• **What this task involves**:
Quote the entries word for word, starting at the line that contains "The captured scene reveals, what" and continuing through the last line of the entries.

• **Exercise data**:

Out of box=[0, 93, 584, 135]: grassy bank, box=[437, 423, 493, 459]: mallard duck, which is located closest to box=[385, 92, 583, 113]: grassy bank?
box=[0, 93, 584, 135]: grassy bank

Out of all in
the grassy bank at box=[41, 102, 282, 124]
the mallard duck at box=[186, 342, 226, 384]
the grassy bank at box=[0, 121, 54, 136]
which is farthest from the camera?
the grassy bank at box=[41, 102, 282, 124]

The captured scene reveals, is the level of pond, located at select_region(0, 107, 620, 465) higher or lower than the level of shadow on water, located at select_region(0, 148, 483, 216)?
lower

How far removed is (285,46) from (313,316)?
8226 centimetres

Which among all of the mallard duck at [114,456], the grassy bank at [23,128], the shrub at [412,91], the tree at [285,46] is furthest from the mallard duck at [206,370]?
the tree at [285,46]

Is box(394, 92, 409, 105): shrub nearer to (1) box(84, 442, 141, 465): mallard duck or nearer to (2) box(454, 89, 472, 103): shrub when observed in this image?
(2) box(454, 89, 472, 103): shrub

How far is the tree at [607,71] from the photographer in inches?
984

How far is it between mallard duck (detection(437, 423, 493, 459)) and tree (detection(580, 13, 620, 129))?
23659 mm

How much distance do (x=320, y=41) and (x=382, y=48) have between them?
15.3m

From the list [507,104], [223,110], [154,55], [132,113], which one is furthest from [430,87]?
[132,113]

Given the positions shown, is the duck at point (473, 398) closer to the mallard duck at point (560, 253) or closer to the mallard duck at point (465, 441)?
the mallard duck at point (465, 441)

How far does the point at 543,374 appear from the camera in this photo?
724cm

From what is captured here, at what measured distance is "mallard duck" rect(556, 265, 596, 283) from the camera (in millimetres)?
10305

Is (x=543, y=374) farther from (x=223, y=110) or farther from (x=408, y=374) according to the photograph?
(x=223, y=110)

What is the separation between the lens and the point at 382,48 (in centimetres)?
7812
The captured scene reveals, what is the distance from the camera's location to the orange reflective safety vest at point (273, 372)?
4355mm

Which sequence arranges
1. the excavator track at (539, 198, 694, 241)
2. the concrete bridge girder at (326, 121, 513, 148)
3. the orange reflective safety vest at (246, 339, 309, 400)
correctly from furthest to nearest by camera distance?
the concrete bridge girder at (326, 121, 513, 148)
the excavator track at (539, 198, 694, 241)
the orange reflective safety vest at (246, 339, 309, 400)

• **Response to the task**:
The captured scene reveals, what is the distance from the camera's location to the orange reflective safety vest at point (273, 372)?
4355mm

Which sequence arranges
1. the excavator track at (539, 198, 694, 241)
2. the concrete bridge girder at (326, 121, 513, 148)
3. the orange reflective safety vest at (246, 339, 309, 400)
correctly from furthest to nearest by camera distance?
the concrete bridge girder at (326, 121, 513, 148)
the excavator track at (539, 198, 694, 241)
the orange reflective safety vest at (246, 339, 309, 400)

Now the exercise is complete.